6. You and your spouse will spend two days trying to get the other one to spend more time with the kids. There, I said it. Because it’s the truth. You will come up with any excuse to leave the house. “Hey, Hon? I’m making this soup for dinner that requires Asafetida and Kokum, and I have to go to this Indian spice market in Queens to get it. Yes, I know we live in Ohio. But I’m really committed to trying new foods and you can’t get Asafetida and Kokum at Target.”

7. Little known fact: new walkers aren’t really into sitting for long periods of time, and they like to climb. So, during meals, you and your spouse will have to take turns eating so that someone can be on “save the toddler from himself” duty at all times. It’s pure survival of the fittest to see who can outsmart the other to get to the food first. Meeting the deliveryman by the elevator and eating out of the bag with a plastic fork is not out of the question.

8. If you want to attempt to leave your children on Saturday night to go out with friends (or with your spouse), you will have to find a babysitter who is comfortable with infants and toddlers, and who likes to play with older kids instead of just letting them watch TV or play on the iPad. Oh and you’ll also have to do a background check to make sure she hasn’t abused or kidnapped any children. Plus, she has to be emotionally stable, and she can’t be the type who will cancel on you at the last minute when her friend has an extra ticket to see Why Don’t We (whoever they are). She also needs to be ok with following your list of instructions that’s as long as the Declaration of Independence: “We hold these truths to be self-evident: that classical music must be played while Tyler is awake. That Tyler must have dinner at 5:45pm, and that there must be both protein and vegetables on his plate. He doesn’t have to eat everything, but he has to try everything. If he stabs you with his fork, please encourage him to use his words. Try to name his feelings. For example, ‘I see that Tyler is feeling angry. I understand that you don’t want to try the Quinoa. No one does. But Mommy said you had to.’ After dinner, he can play for a few minutes before his bath. His favorite toys are his Judge’s gavel and his artist’s palette. For his bath, please add two tablespoons of Eucalyptus oil and one tablespoon of Lavender oil into water that is heated to exactly 100 degrees. After his bath, he needs to have a bottle of breast milk at 7pm, no earlier and no later. The milk must be room temperature or he won’t drink it. You will need to dab it on the inside of your wrists and behind your ears to check the temperature. Do not defrost extra breast milk from the freezer under any circumstances.

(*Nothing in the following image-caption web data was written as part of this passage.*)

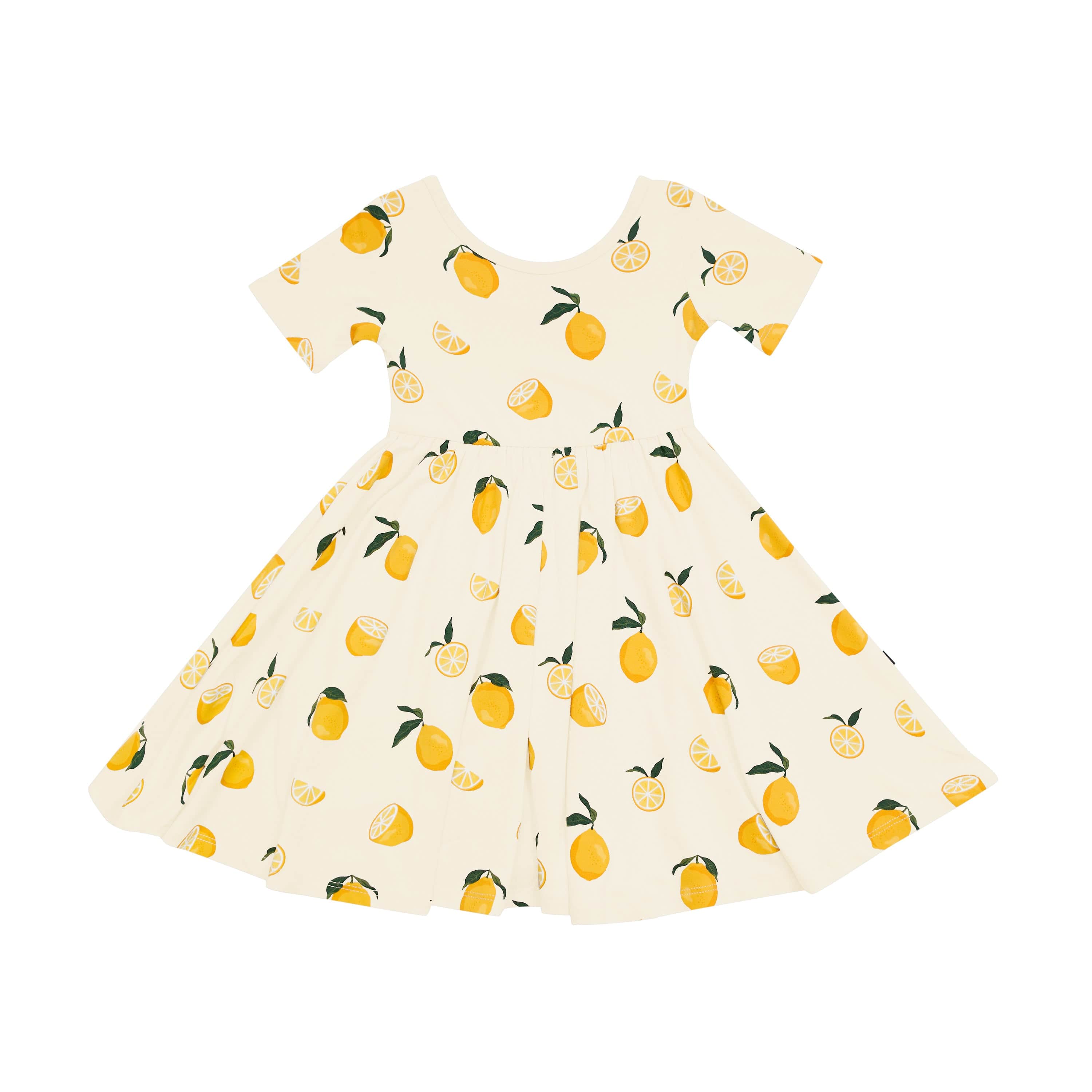 Kyte Baby Toddler Twirl Dress in Lemon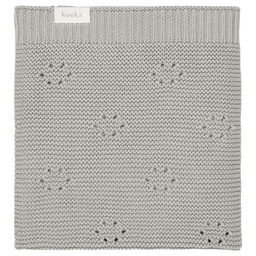 Koeka - Couverture berceau Lalinde - Grey Wave 75x90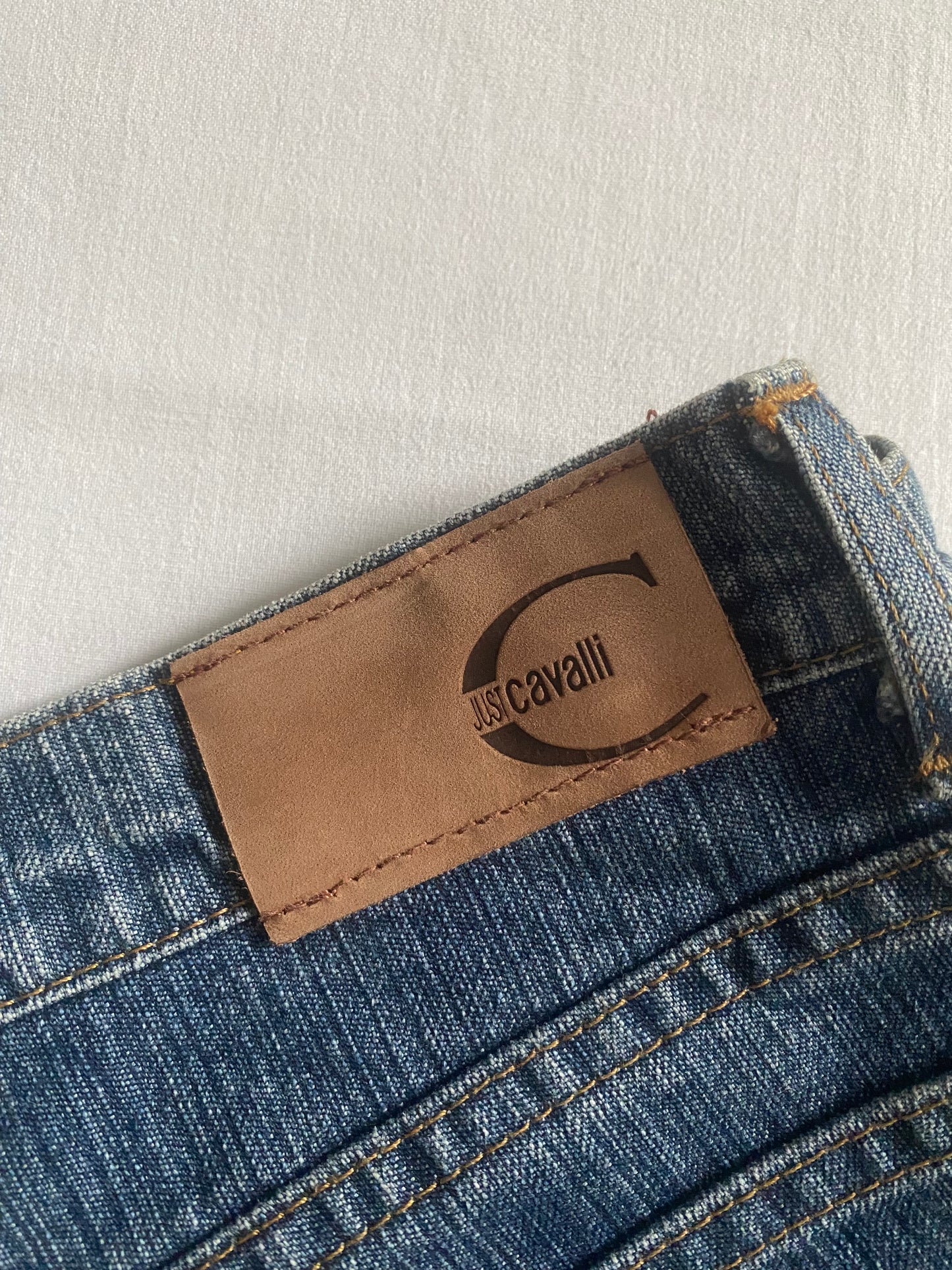 Y2K Roberto Cavalli Blugi Mud Wash Bootcut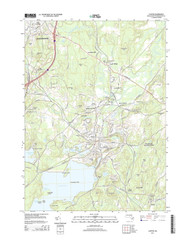 Clinton, Massachusetts 2015 () USGS Old Topo Map Reprint 7x7 MA Quad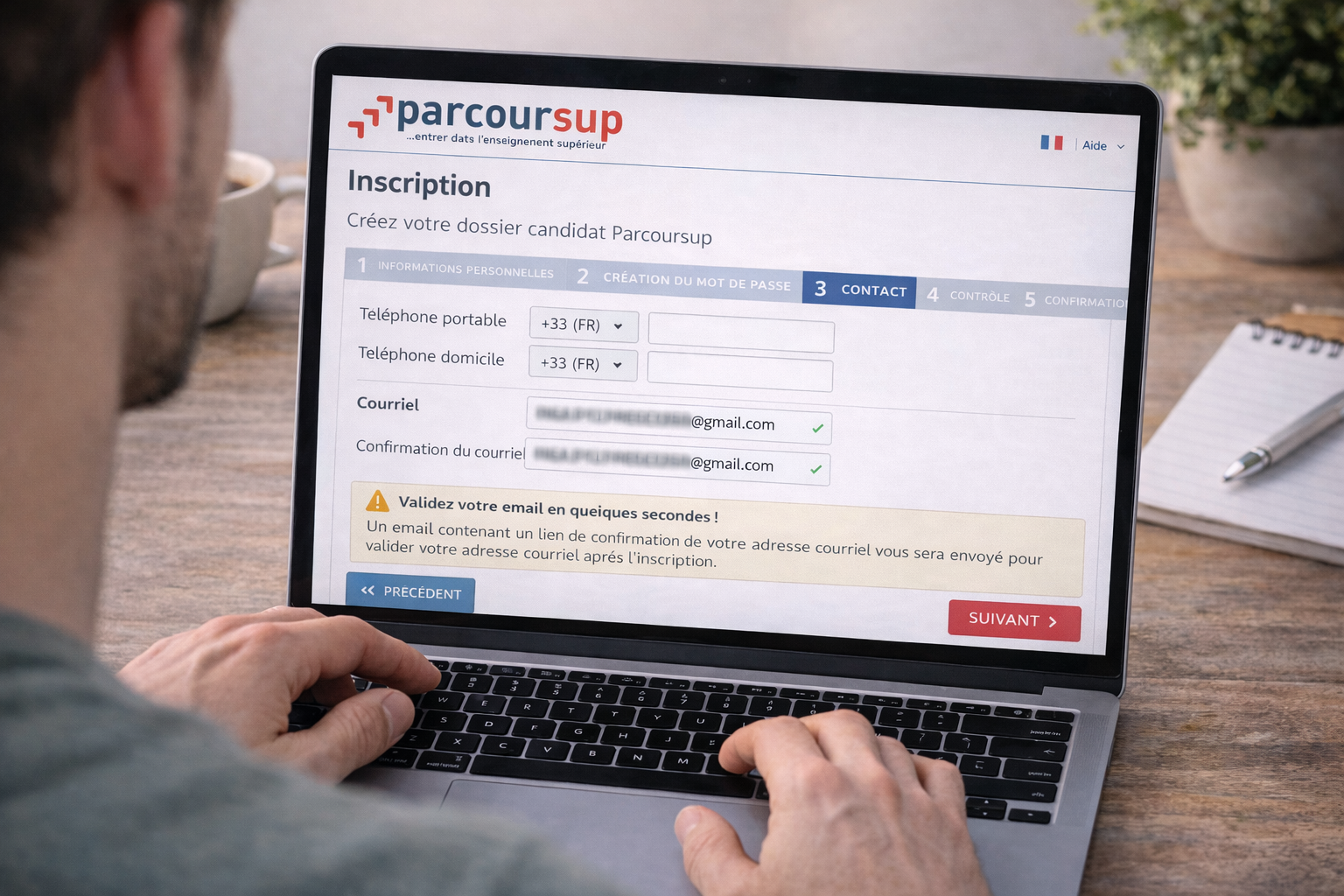 inscription parcoursup​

We are saving that for the Apocalypse (coming soon). You must change him into a nighttime diaper no earlier than 7:45pm. He needs two books before bed, read to him in his bedroom under lights dimmed halfway. I suggest Goodnight Moon and Good Night New York City. Their content is suggestive. Please put him into his crib awake and let him play on his own until he falls asleep.”

So you see, once you have children, weekends are not quite the same as they used to be. And yet, every Friday, I actually wake up excited for the weekend. Go figure.